### Task requirements:
Edit the entries in the stretch from the line containing "How far away is the" through the line containing "2589 centimetres": swap "bridge window" for "wheelhouse window" and change nothing else. Return only those lines.

>> BEGIN Record set

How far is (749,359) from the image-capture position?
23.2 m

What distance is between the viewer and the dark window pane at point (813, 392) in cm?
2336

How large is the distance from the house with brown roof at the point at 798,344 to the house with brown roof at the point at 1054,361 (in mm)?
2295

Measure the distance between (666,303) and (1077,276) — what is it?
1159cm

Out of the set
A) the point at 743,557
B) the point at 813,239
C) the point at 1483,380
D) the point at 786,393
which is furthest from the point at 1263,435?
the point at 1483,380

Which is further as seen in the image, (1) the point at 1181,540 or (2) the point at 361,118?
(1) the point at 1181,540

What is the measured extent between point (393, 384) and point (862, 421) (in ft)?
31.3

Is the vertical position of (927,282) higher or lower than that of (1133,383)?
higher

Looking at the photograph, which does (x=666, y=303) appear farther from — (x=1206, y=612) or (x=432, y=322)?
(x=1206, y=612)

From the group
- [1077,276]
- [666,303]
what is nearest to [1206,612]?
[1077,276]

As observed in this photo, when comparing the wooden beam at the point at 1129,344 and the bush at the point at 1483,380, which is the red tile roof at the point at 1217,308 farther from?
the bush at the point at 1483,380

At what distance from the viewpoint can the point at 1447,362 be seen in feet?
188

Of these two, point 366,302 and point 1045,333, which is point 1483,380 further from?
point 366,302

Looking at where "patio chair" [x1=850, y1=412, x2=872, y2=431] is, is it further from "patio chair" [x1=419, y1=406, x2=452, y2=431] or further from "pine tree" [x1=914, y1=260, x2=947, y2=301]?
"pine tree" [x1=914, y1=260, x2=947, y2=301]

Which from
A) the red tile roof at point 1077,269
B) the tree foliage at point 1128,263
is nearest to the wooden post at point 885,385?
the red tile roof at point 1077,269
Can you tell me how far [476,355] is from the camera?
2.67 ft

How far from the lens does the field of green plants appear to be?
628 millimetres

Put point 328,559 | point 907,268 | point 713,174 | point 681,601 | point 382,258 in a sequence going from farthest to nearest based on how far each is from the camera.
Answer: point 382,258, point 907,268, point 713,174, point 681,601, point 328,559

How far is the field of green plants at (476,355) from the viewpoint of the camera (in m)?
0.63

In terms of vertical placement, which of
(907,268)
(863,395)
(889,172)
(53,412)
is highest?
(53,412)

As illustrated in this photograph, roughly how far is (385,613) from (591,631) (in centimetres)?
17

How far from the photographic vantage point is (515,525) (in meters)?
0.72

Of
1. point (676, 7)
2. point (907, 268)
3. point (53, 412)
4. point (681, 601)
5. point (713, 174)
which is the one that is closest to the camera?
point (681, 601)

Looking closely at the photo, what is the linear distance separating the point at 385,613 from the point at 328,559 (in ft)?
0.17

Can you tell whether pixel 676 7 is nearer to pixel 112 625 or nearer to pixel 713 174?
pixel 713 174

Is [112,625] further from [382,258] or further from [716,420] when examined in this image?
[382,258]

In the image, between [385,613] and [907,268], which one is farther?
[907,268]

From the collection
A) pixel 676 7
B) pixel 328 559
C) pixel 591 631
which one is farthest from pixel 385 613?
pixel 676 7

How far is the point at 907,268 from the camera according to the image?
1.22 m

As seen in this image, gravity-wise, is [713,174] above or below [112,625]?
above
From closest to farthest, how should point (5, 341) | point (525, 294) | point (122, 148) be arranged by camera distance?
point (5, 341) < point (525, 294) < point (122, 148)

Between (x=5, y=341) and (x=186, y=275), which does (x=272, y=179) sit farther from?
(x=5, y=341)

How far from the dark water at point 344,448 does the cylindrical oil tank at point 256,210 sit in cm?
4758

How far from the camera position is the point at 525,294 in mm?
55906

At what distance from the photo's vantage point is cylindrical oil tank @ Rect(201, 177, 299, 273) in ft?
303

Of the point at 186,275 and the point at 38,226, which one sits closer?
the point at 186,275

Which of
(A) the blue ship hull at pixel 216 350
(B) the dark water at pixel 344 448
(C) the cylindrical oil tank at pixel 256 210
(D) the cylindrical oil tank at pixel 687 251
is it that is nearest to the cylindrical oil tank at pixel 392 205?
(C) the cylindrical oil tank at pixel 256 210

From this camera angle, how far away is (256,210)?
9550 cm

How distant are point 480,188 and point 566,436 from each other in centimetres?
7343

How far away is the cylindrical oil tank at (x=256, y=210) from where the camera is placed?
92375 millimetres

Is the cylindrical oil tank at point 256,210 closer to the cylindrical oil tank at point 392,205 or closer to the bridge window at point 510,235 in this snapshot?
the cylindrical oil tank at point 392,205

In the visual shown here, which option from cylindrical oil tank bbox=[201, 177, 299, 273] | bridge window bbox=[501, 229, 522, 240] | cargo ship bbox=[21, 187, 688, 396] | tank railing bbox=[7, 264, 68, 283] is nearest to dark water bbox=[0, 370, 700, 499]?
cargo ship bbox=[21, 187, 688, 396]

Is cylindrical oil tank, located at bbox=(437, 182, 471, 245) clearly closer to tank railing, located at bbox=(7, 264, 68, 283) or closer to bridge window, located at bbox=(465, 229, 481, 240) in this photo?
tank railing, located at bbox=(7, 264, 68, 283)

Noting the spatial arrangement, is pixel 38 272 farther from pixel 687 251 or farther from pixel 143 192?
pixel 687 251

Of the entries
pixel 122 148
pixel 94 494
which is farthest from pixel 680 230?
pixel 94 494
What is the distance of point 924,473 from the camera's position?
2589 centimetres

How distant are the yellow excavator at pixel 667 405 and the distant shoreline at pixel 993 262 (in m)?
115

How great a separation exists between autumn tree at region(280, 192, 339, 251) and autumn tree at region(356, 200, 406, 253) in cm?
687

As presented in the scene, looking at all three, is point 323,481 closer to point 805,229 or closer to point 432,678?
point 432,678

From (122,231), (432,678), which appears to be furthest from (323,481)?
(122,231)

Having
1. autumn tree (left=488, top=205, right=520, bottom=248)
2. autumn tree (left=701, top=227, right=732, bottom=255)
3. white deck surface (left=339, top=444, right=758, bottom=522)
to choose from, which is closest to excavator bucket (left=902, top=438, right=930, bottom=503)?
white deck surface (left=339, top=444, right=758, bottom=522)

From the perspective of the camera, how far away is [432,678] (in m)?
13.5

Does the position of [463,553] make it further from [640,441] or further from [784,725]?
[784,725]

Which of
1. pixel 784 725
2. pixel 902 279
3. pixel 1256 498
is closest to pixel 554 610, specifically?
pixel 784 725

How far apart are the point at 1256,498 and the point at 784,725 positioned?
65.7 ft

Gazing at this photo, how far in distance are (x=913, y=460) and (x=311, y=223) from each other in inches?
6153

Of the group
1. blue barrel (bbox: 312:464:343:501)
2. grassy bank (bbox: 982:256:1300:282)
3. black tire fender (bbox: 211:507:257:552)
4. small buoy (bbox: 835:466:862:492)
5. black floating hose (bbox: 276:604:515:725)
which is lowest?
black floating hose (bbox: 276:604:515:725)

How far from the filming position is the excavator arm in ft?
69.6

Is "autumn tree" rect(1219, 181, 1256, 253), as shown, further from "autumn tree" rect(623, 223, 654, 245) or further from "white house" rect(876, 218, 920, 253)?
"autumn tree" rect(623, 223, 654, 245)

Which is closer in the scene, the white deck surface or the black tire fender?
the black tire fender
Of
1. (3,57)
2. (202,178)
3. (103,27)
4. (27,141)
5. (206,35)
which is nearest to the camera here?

>> END Record set

### Correct response:
How far away is the cylindrical oil tank at (x=256, y=210) from where the camera is placed?
92375 millimetres

Is the cylindrical oil tank at point 256,210 closer to the cylindrical oil tank at point 392,205 or closer to the wheelhouse window at point 510,235 in this snapshot?
the cylindrical oil tank at point 392,205

In the visual shown here, which option from cylindrical oil tank bbox=[201, 177, 299, 273] | wheelhouse window bbox=[501, 229, 522, 240] | cargo ship bbox=[21, 187, 688, 396] | tank railing bbox=[7, 264, 68, 283] is nearest to dark water bbox=[0, 370, 700, 499]?
cargo ship bbox=[21, 187, 688, 396]

Is cylindrical oil tank, located at bbox=(437, 182, 471, 245) clearly closer to tank railing, located at bbox=(7, 264, 68, 283) or closer to wheelhouse window, located at bbox=(465, 229, 481, 240) in this photo?
tank railing, located at bbox=(7, 264, 68, 283)

Noting the spatial arrangement, is pixel 38 272 farther from pixel 687 251 or farther from pixel 143 192?
pixel 687 251

Of the entries
pixel 122 148
pixel 94 494
which is farthest from pixel 680 230?
pixel 94 494
What is the distance of point 924,473 from the camera's position?
2589 centimetres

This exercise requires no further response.